[Opening Text section]

Additionally, the study of the selected phyllosilicates was performed. Kaolinite showed an important HF emission due to the dehydroxylation of the mineral with a maximum emission at 585 °C. Moreover, talc, chlorite and micas analyzed presented different fluorine emission profiles caused when the mineral releases hydroxyl groups, constitution water or their crystal lattice breaks. The talc analyzed presented an emission which started at 890 °C with a maximum emission at 1035 °C. However, the chlorite began to emit HF at higher temperatures, at 1070 °C, and at the end of the heat treatment the emission continued. On the other hand, this study showed how the emission of fluorine compounds from the minerals belonging to the mica group would depend on the structure as well as the chemical composition. It was observed that hydrobiotite sample had two emission peaks at 975 °C and 1155 °C, rubellan biotite had a single emission stage starting at 1100 °C and fluorine emissions of mica muscovite sample started at 775 °C.

3.1.3. Hydrogen Chloride Emissions

In order to study the different emission sources of chlorine compounds associated with clays, different salts and phyllosilicate minerals were analyzed (Figure 3).

[Closing Text section]
[Opening Material shown section]

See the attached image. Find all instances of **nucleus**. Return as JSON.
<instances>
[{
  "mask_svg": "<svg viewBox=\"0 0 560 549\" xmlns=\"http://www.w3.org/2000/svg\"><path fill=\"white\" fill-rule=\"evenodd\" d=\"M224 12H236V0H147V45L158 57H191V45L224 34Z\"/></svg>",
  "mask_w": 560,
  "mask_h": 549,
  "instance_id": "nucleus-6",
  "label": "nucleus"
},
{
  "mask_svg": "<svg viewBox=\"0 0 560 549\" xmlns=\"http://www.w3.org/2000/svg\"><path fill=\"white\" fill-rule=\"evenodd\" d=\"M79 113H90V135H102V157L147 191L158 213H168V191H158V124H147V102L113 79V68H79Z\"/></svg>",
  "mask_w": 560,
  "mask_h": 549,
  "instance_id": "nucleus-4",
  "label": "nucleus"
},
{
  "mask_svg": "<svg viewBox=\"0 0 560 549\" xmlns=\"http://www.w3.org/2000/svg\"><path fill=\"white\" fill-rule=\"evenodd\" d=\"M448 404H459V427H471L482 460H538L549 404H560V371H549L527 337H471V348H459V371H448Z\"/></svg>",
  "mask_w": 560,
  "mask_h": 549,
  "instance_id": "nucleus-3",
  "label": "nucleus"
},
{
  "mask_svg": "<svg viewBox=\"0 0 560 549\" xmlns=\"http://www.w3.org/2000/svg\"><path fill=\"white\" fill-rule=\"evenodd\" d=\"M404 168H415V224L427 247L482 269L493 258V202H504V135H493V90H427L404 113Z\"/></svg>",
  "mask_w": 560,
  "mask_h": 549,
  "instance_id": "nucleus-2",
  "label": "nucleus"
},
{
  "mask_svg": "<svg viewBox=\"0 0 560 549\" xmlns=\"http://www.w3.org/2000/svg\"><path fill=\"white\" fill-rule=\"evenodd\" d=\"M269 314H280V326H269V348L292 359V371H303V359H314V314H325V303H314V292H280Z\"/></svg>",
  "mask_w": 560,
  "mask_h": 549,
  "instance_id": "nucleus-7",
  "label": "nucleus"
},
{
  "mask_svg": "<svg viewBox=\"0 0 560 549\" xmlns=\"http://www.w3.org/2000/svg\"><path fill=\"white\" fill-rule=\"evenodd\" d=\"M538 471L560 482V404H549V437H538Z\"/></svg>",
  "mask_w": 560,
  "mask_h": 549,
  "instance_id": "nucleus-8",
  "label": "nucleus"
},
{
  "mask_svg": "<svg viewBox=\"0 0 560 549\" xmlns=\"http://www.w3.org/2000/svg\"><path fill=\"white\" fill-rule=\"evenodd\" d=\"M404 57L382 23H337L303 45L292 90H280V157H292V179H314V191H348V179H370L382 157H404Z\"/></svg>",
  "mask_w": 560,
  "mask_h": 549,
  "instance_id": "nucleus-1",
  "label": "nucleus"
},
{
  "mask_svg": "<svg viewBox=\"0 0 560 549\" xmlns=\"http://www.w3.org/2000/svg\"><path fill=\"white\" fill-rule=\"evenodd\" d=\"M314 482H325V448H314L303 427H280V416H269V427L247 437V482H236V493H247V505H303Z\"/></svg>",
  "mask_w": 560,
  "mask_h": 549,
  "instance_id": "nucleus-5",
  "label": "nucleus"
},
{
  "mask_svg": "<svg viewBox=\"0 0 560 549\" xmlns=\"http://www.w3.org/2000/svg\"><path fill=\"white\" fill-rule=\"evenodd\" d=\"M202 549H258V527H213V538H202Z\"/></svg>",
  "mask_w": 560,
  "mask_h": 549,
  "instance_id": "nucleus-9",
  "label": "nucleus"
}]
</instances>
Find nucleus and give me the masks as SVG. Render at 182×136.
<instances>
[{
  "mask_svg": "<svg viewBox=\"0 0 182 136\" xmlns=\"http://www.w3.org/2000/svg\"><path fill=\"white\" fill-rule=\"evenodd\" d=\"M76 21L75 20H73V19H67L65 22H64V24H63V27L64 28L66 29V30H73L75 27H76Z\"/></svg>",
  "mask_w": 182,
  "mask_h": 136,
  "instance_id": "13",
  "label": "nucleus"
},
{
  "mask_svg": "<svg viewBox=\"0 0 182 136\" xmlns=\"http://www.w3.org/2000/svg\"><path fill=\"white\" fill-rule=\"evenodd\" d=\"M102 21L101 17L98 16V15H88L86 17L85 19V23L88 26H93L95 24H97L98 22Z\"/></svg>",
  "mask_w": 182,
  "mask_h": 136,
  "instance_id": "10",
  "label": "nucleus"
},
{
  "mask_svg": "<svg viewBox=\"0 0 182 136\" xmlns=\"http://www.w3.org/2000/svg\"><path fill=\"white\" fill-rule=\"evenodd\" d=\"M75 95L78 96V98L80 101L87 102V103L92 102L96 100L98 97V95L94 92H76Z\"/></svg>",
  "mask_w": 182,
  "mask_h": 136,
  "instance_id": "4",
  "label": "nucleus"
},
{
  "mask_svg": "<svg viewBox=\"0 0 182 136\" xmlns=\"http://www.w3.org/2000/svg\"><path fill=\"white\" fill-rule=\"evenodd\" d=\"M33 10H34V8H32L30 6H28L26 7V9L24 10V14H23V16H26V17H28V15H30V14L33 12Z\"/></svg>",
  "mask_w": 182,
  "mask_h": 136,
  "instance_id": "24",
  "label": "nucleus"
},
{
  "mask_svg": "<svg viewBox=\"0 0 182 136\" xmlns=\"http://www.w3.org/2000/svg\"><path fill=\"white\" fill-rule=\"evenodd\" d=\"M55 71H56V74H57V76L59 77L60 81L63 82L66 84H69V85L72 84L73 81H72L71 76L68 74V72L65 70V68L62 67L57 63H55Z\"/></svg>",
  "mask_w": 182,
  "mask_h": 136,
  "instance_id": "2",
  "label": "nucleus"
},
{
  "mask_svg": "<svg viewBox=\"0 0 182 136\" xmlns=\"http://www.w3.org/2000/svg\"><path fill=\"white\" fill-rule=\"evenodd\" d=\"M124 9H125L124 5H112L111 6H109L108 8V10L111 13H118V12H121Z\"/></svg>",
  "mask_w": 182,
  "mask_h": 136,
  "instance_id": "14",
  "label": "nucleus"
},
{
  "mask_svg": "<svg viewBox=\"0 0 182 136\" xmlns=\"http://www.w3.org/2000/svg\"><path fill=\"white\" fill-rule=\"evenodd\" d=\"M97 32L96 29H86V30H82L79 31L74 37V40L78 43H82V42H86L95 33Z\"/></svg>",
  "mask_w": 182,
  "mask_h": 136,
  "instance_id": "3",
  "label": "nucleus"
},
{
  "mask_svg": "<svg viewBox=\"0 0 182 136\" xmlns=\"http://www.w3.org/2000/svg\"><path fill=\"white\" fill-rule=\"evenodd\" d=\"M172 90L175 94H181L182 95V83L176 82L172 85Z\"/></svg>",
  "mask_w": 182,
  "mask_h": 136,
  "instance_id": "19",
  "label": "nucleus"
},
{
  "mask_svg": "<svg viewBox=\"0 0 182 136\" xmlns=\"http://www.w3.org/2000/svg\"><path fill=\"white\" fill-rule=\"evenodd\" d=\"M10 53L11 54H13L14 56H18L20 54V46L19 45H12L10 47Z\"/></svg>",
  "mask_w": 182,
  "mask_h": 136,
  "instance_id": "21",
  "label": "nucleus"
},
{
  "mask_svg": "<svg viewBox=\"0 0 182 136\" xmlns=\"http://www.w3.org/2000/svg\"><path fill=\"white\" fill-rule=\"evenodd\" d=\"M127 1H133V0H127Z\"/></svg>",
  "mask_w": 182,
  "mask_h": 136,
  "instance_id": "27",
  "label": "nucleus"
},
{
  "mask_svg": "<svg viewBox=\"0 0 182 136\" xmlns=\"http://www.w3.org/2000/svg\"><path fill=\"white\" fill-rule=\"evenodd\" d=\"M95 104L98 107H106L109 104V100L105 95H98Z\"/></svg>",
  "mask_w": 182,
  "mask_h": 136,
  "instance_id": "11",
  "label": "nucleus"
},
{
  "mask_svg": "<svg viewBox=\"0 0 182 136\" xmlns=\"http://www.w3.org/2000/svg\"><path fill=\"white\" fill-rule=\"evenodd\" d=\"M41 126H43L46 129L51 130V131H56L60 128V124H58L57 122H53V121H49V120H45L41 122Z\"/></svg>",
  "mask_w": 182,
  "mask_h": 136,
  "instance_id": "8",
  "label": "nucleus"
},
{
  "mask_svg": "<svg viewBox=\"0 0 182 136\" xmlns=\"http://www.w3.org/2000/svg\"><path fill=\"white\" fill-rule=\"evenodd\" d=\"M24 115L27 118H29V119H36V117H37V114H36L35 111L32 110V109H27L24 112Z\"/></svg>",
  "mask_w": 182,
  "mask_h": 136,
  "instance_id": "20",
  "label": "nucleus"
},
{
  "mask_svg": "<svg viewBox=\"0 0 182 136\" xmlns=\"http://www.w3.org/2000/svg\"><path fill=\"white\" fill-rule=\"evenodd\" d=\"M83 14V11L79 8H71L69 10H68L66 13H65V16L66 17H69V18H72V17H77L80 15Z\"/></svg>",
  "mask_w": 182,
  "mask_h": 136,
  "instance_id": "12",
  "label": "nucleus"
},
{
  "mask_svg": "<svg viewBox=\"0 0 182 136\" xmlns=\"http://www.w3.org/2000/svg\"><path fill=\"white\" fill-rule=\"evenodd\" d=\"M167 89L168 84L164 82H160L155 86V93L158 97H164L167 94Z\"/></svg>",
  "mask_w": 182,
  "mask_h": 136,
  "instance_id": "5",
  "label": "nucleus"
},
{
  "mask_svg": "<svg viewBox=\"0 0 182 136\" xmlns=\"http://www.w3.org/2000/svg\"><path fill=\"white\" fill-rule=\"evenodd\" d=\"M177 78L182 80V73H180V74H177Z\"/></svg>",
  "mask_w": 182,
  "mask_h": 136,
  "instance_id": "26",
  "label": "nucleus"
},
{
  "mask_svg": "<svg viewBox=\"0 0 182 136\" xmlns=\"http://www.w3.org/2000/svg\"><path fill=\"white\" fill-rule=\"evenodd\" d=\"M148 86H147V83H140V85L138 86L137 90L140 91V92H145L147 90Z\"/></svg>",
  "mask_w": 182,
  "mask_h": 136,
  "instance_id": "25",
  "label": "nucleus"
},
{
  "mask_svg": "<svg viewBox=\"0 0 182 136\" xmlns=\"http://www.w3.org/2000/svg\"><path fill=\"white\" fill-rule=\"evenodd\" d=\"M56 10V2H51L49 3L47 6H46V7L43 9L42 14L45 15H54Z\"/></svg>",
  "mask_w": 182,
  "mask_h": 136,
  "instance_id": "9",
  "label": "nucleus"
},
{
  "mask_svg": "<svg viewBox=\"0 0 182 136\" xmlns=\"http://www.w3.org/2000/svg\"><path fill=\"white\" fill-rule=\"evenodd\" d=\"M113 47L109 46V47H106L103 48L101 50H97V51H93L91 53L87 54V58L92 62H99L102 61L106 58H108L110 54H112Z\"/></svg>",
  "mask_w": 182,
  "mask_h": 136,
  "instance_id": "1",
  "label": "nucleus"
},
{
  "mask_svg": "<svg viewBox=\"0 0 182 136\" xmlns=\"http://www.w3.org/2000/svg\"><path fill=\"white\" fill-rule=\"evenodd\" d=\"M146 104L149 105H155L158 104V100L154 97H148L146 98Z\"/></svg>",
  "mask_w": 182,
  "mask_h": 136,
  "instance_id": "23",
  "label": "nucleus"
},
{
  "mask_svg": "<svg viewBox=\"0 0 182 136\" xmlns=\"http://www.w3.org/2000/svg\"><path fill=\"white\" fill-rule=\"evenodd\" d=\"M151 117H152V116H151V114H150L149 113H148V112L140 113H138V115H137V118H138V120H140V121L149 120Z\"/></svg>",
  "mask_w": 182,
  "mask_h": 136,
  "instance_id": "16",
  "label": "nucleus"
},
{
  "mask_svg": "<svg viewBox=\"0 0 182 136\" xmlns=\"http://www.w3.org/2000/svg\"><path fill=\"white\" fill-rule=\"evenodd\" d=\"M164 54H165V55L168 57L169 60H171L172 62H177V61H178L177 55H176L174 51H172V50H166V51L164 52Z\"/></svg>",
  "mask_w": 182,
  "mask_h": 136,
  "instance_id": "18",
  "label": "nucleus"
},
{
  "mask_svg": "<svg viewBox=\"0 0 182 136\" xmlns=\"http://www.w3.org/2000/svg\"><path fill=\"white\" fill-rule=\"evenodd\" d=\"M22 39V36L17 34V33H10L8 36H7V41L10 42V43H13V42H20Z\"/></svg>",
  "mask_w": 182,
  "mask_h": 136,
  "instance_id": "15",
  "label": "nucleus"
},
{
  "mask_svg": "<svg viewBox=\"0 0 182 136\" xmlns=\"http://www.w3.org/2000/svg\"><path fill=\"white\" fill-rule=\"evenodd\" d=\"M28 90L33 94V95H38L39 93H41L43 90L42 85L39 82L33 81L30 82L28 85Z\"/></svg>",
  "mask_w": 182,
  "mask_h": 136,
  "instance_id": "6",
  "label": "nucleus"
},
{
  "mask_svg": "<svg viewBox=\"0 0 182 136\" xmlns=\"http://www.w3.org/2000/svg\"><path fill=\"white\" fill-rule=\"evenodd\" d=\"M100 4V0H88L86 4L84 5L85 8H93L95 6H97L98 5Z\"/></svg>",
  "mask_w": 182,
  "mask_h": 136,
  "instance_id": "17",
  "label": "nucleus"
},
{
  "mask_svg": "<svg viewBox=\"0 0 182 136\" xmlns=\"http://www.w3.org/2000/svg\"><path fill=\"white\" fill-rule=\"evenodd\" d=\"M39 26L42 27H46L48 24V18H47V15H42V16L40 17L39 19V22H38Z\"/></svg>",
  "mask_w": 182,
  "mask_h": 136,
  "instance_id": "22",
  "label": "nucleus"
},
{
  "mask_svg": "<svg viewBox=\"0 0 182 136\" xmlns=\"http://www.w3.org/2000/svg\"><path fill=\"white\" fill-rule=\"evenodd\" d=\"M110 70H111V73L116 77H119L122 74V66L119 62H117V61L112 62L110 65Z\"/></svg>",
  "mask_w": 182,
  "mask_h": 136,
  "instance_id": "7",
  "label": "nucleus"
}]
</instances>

[Closing Material shown section]

*Task instructions*
(a) Render this sentence from the mineral emissions text in Spanish: "The talc analyzed presented an emission which started at 890 °C with a maximum emission at 1035 °C."
(b) Please copy the passage of the mineral emissions text starting with "3.1.3. Hydrogen Chloride" and going on through "analyzed (Figure 3).".

*Results in order*
(a) El talco analizado presentó una emisión que comenzó a 890 °C con una emisión máxima a 1035 °C.

(b)
3.1.3. Hydrogen Chloride Emissions

In order to study the different emission sources of chlorine compounds associated with clays, different salts and phyllosilicate minerals were analyzed (Figure 3).